Yes, that's better. Human paper and pencil solving makes for some extra work sometimes. This does use the same concept, so I'm glad I had the basic idea right .

Now, when looking for chains like this, I only know of four different ways to come to an elimination:
1. The method described above (Begin and end on strong links in same house.The beginning and ending values do not have to be the same. The start value cannot be in the end cell, and the end value cannot be in the start cell.)
2. Begin and end on strong links on the same value, same cell (That value must be true.)
3. Begin and end on weak links on the same value, same cell (That value must be false.)
4. Begin and end on strong links on the same value, but not in the same house. Any candidate that can see both beginning and ending cells gets zapped, pincer style.

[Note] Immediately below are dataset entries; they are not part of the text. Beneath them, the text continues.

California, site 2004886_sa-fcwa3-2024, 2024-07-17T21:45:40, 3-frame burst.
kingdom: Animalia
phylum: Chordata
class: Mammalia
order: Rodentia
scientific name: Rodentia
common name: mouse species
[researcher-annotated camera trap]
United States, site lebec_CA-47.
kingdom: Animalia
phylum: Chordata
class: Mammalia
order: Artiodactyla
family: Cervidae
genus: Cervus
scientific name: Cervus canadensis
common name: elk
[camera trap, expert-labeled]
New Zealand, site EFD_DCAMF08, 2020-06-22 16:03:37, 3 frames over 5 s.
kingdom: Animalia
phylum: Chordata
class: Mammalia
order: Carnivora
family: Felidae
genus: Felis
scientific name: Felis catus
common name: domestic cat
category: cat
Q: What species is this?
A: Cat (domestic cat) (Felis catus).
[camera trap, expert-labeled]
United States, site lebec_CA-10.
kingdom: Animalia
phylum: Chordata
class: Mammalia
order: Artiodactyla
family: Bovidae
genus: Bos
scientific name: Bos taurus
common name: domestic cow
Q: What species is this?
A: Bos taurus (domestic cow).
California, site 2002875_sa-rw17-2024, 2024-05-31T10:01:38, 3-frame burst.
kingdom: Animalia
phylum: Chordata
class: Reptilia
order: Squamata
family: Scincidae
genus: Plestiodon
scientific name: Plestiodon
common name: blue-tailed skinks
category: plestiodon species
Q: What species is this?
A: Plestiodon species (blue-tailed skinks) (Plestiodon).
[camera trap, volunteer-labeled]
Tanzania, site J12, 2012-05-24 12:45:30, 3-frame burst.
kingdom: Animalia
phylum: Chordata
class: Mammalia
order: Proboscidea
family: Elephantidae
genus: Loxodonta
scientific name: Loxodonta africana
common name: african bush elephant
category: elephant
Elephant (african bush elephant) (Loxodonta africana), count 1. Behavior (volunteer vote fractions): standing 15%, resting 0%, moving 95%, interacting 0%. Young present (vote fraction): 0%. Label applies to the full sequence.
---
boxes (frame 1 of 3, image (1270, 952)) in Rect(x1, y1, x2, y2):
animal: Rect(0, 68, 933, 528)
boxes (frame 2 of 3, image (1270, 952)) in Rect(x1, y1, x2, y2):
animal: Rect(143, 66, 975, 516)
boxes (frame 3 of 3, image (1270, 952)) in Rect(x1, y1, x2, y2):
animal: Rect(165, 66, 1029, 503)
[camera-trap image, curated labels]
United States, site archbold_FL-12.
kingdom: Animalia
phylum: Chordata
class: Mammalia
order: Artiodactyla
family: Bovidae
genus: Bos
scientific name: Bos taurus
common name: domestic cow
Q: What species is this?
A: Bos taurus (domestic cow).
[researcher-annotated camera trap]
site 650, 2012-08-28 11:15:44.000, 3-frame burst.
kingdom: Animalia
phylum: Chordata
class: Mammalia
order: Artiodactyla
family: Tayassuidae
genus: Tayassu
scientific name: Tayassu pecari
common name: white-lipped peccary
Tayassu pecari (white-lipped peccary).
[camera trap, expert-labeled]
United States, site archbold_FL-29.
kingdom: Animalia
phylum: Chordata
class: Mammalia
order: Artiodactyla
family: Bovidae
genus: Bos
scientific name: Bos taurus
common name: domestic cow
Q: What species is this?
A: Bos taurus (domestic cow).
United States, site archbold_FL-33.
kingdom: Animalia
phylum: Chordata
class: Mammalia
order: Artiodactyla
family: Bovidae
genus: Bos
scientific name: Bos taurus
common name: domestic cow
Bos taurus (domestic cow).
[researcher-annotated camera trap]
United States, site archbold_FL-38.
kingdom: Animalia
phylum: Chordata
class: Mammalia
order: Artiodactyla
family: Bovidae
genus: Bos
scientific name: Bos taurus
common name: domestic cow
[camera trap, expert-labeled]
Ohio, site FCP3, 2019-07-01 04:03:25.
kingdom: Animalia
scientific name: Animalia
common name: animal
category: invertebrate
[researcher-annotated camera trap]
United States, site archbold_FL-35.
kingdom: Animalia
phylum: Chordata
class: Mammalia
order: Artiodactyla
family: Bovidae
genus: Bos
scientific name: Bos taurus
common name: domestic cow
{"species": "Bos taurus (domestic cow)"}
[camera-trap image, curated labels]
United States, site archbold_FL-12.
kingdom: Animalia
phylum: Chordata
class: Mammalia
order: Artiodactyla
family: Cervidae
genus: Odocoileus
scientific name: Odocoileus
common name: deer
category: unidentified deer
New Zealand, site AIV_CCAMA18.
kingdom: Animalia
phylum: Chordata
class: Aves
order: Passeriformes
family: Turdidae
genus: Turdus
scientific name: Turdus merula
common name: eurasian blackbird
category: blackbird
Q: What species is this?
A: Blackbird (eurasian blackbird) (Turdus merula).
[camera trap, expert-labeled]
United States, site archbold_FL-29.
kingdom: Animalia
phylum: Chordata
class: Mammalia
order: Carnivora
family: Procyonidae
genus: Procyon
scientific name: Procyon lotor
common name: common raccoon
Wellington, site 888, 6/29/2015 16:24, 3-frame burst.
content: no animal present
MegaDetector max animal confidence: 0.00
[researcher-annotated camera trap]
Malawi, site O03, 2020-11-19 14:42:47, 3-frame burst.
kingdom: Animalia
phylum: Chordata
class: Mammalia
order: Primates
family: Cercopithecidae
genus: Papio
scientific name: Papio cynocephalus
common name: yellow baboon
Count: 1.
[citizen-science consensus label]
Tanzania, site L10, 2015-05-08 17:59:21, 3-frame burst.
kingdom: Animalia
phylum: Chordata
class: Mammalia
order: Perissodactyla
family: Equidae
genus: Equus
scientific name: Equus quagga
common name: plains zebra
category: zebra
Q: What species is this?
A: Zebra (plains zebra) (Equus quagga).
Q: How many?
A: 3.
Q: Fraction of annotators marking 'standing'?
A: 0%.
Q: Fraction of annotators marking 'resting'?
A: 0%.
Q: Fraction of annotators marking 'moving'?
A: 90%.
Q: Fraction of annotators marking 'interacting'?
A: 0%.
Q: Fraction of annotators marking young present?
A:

I think 2 and 3 are usually called discontinuous nice loops.

That's the extent of my use of these chains, but something tells me I'm missing out on half the fun, as usual.

[daj95376]

That's the extent of my use of these chains, but something tells me I'm missing out on half the fun, as usual.

From my current notes on basic chains. Peer cell assignments are included because my solver doesn't track chain eliminations other than an initial elimination. So, I have to know where assignments force key eliminations. Except for chain type (5), all of the chains start and end in the same cell.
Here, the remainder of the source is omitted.